Nach Handelsblatt-Informationen verlangt das Kartellamt von der Telekom, in fest zu vereinbarenden Zeiträumen ihr Kabelgeschäft zu verkaufen. Bisher hat die Telekom die Mehrheit an den Kabel-Regionalgesellschaften Nordrhein-Westfalen an die US-Gruppe Callahan und Hessen an den Investor Klesch verkauft - der Verkauf an Callahan wurde am Mittwoch vom Kartellamt genehmigt. Um die übrigen sieben Regionen wird noch verhandelt. Angesichts des jüngsten Preisverfalls für Kabel-Unternehmen will sich die Telekom auf zeitliche Zusagen nicht einlassen. "Wir werden keiner Forderung des Kartellamts zustimmen, die Einfluss auf den Wert unserer Kabelaktivitäten hat. Es geht hier um Milliarden", sagte der zuständige Telekom-Vorstand Gerd Tenzer.

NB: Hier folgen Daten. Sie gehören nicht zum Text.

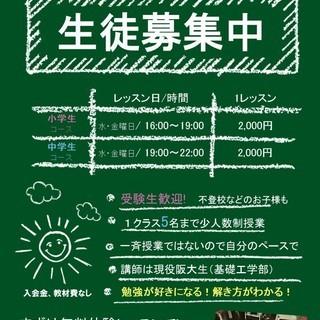 現代版寺子屋「現役阪大生と小中学生の勉強会」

Tenzer wies den Vorwurf zurück, dass ein Zusammengehen der Telekom mit Kirch bei Beta-Research den Wettbewerb behindere. "Die D-Box ist heute die einzige Pay-TV-Technik auf dem deutschen Markt. Uns kommt es darauf an, diese Technik an europäische Standards heranzuführen und zu einer offenen Plattform zu machen", sagte er. Als Hersteller für Dekoder solle künftig jeder, der will, tätig werden.

Wie in Telekom-Kreisen zu hören ist, wäre der Konzern nicht allzu unglücklich über das Scheitern der Pläne. Aus heutiger Sicht finden manche Manager die vor einem Jahr verabredete Milliarde als Kaufpreis für die halbe Beta Research viel zu teuer.